Small amounts of liquefied gases are frequently handled in glass dewar flasks which occasionally collapse, particularly if the liquid oxygen is splashed on the joint at the neck. These flasks should always be kept behind protective shields while in use.
Liquefied gases, because of their extremely low temperature, will “burn” the skin like hot liquids. Never permit liquefied gases to come into contact with the skin or allow liquid oxygen or liquid nitrogen to soak clothing. Serious burns may result from careless handling.
When personnel are handling liquefied gases, they are advised to protect themselves by wearing goggles or face shields and leather gloves large enough to allow quick removal. Rubber aprons and high-topped shoes worn with trouser legs outside the tops are also desirable.
Liquid oxygen must never be poured upon clothing, fabrics, rags, waste or other readily combustible materials, nor the gaseous oxygen arising from liquid oxygen be allowed to penetrate clothing. Combustible substances in the presence of oxygen are highly flammable. A spark can start a serious fire and may cause serious personal injury.
Liquid oxygen should never be poured or demonstrated in close proximity to a source of ignition. A spark coming into contact with a combustible material in an oxygen-enriched atmosphere can burst into flames and immediately cover the surface of the combustible material.
When pouring liquefied gases from one container to another, the receiving container should be cooled gradually to prevent thermal shock. The liquid should be poured slowly to avoid spattering. The receiving vessel should always be vented to the atmosphere and high concentrations of gaseous oxygen and/or nitrogen should not be allowed to collect.
Introduction of a substance that is at normal room temperature into a liquefied gas is always somewhat hazardous. There is a violent evolution of gas, and there is likely to be considerable splashing of the liquid. Personnel doing this work should be instructed of the hazard and should always wear full-face shield and protective clothing.
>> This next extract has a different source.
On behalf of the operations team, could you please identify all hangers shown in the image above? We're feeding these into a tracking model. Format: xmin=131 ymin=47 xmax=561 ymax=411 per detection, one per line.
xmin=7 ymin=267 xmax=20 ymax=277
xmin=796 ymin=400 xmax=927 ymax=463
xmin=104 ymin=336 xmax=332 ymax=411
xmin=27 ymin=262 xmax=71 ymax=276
In the event a person is burned by liquefied gas, the following first aid treatment should be given pending the arrival and care of a physician:
- If any liquid gas contacts the skin or eyes, immediately flood that area of the body with large amounts of unheated water and then protect frozen parts with loose, bulky, dry, sterile dressings.
- If the skin is blistered or there is any chance that the eyes have been affected, get the patient immediately to a physician for treatment.
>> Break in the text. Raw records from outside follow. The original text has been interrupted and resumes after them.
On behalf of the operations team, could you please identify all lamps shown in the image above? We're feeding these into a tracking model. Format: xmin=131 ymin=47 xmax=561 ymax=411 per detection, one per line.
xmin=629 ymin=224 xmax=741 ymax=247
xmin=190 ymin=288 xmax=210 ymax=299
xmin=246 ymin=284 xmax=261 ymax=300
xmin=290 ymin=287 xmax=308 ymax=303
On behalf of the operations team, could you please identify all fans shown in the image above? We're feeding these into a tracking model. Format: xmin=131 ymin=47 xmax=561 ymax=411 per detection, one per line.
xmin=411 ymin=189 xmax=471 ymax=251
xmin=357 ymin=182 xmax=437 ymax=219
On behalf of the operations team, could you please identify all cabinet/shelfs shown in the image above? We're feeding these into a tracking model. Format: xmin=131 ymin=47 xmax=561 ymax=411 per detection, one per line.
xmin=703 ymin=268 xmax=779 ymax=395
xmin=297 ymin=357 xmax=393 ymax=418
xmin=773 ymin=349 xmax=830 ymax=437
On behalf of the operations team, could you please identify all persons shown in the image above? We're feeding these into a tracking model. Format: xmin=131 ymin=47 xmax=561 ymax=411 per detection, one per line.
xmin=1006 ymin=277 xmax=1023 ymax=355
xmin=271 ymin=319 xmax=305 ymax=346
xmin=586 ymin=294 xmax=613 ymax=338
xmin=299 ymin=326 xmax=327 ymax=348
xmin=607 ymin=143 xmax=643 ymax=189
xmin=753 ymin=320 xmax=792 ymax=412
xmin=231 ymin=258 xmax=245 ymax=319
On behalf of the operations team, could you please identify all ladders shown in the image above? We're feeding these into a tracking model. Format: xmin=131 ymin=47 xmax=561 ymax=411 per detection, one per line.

Liquified Gas Safety Precautions: Material Limitations
The physical properties of many materials at extremely low temperatures may be quite different from the properties of the same materials at normal temperatures. Therefore, materials that have been cooled to the temperatures of liquid oxygen or liquid nitrogen should be carefully handled until their properties, under these conditions, are known.
Metals to be used for equipment in liquid oxygen or liquid nitrogen, must possess satisfactory physical properties at the low operating temperatures. Since ordinary carbon steels, and to a lesser extent most alloy steels, lose their ductility when subjected to the low temperatures of liquid oxygen or liquid nitrogen, they are considered unsatisfactory for such service. The austenitic nickel-chromium alloys have good ductility at the low service temperatures under consideration, and the most widely known is 18-8 stainless steel. Copper, monel, brass and aluminum are also considered satisfactory materials for low temperature use.
Each new use for these liquids should be carefully considered before it is instituted and liquefied gas safety precautions should be completely outlined.
Inert gases released in a confined space can displace sufficient air to make the atmosphere incapable of sustaining life. Entering an oxygen deficient atmosphere may cause unconsciousness without warning. Purge the space completely with air and test before entry. Wear an air respirator and have a helper stand by also equipped with an air respirator.